## Stated exercise
Rewrite everything from the line containing "this 480×480 image." down to the line containing "driveway crack [102, 358, 242, 478]", swapping "detector" for "scanner" and leaving everything else the same.

## Provided material
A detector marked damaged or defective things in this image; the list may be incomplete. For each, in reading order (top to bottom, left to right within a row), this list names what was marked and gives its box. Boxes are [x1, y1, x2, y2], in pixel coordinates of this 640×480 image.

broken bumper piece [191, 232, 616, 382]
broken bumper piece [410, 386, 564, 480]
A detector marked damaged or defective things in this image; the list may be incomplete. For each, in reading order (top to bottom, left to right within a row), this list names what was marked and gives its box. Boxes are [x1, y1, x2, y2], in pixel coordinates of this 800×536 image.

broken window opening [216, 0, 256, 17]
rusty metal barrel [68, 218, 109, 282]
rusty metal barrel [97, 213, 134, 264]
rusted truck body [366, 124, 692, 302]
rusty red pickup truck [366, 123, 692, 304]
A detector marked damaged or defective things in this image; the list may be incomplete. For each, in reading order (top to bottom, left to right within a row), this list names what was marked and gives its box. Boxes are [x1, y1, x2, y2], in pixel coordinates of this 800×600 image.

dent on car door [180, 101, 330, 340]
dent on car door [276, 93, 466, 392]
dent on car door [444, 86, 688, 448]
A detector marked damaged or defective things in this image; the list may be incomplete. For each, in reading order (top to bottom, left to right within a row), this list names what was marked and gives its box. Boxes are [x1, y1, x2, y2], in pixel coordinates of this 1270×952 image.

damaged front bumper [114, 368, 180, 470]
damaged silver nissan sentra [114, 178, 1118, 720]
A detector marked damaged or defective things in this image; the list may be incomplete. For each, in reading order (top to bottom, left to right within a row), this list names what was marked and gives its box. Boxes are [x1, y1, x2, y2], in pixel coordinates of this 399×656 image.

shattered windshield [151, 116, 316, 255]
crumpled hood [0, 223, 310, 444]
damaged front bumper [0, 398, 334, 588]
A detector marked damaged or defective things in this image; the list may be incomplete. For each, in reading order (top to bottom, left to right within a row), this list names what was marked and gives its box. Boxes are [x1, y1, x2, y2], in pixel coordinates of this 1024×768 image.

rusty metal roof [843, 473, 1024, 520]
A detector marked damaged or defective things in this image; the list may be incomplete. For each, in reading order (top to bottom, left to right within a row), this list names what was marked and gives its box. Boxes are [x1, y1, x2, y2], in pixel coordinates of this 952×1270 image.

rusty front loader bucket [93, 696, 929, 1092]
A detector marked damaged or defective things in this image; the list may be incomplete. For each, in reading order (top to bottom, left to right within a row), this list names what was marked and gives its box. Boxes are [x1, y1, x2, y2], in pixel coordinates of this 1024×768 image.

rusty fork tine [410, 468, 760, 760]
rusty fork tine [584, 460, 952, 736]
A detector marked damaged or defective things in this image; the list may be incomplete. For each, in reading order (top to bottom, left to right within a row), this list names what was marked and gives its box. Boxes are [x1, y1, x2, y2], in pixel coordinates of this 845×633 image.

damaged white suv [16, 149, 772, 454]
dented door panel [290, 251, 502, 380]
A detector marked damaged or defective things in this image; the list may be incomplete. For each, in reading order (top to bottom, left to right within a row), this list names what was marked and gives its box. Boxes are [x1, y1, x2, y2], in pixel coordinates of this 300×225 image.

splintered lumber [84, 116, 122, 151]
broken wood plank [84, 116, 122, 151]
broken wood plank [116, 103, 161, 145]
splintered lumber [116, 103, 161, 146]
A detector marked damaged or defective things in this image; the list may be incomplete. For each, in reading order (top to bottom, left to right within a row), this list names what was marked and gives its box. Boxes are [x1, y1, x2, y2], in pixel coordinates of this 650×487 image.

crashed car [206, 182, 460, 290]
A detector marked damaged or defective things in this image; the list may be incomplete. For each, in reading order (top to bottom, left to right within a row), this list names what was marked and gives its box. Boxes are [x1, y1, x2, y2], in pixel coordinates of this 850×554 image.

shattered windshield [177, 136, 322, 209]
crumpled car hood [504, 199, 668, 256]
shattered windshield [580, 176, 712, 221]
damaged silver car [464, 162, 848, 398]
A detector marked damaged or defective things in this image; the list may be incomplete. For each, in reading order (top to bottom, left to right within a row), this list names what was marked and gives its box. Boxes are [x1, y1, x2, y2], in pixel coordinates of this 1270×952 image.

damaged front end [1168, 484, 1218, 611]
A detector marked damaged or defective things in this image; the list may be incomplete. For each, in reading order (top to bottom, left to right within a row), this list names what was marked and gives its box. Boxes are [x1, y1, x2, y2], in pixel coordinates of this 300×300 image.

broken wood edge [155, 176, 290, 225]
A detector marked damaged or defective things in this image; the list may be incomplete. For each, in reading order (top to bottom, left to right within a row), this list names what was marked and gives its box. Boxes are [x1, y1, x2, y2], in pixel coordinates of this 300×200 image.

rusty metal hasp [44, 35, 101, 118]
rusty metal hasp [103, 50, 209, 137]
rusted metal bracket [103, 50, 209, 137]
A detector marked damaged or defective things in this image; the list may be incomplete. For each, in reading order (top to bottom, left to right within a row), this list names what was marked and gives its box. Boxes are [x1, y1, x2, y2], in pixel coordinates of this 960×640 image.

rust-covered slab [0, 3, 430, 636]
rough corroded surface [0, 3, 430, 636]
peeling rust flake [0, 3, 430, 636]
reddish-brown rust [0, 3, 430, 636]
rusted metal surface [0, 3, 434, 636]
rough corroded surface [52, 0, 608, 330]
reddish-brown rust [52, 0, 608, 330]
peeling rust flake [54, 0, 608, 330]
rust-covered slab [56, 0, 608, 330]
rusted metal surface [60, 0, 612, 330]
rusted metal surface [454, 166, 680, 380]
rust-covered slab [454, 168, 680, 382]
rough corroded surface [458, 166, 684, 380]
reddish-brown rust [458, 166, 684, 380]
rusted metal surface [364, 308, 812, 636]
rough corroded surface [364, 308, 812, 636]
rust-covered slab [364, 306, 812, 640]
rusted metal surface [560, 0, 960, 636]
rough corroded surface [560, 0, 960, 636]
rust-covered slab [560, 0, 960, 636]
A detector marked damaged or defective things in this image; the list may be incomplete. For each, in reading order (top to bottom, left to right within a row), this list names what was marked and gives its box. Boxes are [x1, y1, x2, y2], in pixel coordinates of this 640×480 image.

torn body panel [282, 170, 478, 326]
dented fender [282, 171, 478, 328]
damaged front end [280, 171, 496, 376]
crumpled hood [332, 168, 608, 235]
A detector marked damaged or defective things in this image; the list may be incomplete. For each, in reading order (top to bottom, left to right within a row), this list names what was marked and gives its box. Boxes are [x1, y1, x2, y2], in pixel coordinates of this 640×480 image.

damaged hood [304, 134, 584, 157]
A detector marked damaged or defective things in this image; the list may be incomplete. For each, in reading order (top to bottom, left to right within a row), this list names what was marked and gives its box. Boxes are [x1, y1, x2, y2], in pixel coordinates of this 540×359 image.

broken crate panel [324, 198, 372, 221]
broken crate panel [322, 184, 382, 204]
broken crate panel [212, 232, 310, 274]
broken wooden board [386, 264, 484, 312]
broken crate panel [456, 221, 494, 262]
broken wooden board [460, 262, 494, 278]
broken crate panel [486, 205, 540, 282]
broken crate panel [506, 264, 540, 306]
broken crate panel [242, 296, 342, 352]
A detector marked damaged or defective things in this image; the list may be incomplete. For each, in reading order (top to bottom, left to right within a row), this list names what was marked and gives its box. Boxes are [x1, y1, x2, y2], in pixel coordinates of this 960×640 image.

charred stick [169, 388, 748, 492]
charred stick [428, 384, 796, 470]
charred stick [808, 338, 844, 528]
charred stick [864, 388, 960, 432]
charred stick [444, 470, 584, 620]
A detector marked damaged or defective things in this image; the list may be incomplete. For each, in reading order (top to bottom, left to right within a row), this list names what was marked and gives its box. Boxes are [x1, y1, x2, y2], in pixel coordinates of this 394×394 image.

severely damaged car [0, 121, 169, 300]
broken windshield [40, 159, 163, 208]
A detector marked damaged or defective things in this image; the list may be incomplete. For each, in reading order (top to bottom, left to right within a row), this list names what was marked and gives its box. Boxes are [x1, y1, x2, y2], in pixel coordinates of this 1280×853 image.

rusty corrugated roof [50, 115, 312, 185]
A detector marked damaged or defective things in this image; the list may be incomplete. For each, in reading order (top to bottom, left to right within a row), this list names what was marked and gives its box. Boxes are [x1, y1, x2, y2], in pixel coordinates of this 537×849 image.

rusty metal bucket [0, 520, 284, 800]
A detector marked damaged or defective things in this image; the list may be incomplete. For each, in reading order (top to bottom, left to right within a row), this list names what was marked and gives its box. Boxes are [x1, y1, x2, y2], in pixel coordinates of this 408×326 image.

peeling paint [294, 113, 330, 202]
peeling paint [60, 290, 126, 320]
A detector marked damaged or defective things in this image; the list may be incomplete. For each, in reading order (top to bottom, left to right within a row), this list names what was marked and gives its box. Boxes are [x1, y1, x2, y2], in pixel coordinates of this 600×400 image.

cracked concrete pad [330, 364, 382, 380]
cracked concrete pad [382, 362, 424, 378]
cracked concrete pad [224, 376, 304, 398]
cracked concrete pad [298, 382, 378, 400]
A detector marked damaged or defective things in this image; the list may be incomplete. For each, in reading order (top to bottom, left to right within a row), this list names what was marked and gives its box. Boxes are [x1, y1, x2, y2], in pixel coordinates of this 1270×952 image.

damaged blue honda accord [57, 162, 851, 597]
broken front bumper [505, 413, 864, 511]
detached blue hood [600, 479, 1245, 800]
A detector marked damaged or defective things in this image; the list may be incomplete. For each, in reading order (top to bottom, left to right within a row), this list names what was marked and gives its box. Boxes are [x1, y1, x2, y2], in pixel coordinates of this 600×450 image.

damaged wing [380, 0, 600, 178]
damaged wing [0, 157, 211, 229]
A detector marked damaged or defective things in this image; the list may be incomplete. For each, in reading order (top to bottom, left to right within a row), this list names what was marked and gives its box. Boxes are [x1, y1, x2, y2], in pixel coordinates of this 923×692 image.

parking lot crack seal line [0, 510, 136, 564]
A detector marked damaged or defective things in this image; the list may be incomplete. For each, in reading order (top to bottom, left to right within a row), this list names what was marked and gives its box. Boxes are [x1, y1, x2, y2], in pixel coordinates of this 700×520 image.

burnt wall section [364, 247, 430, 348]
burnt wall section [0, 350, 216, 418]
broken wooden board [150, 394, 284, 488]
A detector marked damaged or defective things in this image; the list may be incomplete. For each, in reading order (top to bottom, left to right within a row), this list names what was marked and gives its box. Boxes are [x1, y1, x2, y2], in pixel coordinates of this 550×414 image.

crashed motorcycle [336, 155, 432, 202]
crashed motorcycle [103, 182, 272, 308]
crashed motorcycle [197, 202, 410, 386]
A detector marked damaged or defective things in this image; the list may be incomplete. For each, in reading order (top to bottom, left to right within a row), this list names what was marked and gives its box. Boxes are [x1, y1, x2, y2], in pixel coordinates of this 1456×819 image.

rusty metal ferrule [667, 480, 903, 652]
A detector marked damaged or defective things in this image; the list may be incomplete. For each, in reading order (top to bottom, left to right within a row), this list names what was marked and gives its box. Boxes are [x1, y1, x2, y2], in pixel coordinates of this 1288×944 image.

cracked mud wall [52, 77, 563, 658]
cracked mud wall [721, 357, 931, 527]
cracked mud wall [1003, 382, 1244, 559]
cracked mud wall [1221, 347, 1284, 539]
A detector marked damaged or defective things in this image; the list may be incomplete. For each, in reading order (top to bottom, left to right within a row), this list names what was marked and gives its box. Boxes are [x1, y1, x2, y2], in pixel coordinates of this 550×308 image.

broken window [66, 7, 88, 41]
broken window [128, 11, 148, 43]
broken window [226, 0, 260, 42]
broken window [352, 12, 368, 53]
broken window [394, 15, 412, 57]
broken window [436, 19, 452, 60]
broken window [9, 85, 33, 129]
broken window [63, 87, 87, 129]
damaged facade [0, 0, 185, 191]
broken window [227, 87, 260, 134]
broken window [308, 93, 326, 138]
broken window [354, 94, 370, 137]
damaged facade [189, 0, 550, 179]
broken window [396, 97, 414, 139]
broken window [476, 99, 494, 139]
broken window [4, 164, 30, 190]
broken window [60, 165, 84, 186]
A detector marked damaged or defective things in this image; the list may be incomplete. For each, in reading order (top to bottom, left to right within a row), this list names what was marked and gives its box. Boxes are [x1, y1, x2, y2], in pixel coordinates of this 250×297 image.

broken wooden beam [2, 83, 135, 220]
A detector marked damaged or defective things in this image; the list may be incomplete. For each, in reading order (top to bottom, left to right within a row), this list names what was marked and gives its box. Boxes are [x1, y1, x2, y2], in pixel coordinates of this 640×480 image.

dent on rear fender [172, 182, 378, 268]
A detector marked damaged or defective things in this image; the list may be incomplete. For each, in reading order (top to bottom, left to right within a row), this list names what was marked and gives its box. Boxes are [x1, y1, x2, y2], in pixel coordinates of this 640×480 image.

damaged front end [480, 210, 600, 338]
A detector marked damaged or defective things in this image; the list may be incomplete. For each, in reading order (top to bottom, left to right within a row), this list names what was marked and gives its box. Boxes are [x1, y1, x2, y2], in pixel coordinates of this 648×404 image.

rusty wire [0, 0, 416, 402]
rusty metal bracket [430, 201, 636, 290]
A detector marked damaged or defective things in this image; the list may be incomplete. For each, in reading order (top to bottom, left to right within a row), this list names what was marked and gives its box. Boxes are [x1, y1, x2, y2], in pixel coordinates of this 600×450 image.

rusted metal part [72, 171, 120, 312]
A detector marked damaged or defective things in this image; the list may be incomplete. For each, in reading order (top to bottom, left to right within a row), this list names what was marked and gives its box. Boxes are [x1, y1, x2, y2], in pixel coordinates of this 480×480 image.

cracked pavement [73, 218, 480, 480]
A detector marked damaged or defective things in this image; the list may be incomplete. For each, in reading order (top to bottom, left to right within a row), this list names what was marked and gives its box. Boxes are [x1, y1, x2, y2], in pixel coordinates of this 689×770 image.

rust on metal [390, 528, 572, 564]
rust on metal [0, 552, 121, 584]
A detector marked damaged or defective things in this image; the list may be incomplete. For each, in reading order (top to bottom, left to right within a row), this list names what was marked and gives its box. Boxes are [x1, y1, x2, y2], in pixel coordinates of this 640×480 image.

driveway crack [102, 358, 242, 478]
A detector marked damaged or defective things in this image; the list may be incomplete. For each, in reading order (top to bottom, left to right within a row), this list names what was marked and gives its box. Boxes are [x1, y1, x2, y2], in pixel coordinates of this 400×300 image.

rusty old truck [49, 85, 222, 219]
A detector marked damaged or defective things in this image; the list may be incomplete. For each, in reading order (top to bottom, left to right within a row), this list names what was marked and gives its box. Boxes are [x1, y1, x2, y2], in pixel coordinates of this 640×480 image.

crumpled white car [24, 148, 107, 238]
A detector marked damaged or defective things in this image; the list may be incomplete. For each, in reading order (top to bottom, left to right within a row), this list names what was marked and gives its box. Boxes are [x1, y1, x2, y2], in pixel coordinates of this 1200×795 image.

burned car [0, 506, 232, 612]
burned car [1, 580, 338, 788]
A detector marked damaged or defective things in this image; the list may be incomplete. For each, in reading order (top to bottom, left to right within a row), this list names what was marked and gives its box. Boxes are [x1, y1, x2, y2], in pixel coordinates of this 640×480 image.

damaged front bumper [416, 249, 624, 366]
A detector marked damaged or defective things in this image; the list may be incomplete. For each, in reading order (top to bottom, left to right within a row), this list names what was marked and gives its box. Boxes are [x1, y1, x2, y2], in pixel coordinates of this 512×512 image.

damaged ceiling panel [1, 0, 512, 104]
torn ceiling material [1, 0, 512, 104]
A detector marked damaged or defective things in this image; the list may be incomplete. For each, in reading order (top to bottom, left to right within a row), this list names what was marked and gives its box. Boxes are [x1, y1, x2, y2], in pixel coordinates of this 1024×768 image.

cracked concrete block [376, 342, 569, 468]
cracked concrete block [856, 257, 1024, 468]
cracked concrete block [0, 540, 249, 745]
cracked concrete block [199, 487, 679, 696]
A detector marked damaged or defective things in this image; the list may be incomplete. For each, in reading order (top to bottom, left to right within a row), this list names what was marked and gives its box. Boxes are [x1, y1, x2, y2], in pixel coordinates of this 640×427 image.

## Solution for this problem
A scanner marked damaged or defective things in this image; the list may be incomplete. For each, in reading order (top to bottom, left to right within a row), this list names what was marked and gives its box. Boxes are [x1, y1, x2, y2], in pixel coordinates of this 480×480 image.

cracked pavement [73, 218, 480, 480]
A scanner marked damaged or defective things in this image; the list may be incomplete. For each, in reading order (top to bottom, left to right within a row), this list names what was marked and gives its box. Boxes are [x1, y1, x2, y2], in pixel coordinates of this 689×770 image.

rust on metal [390, 528, 572, 564]
rust on metal [0, 552, 121, 584]
A scanner marked damaged or defective things in this image; the list may be incomplete. For each, in reading order (top to bottom, left to right within a row), this list names what was marked and gives its box. Boxes are [x1, y1, x2, y2], in pixel coordinates of this 640×480 image.

driveway crack [102, 358, 242, 478]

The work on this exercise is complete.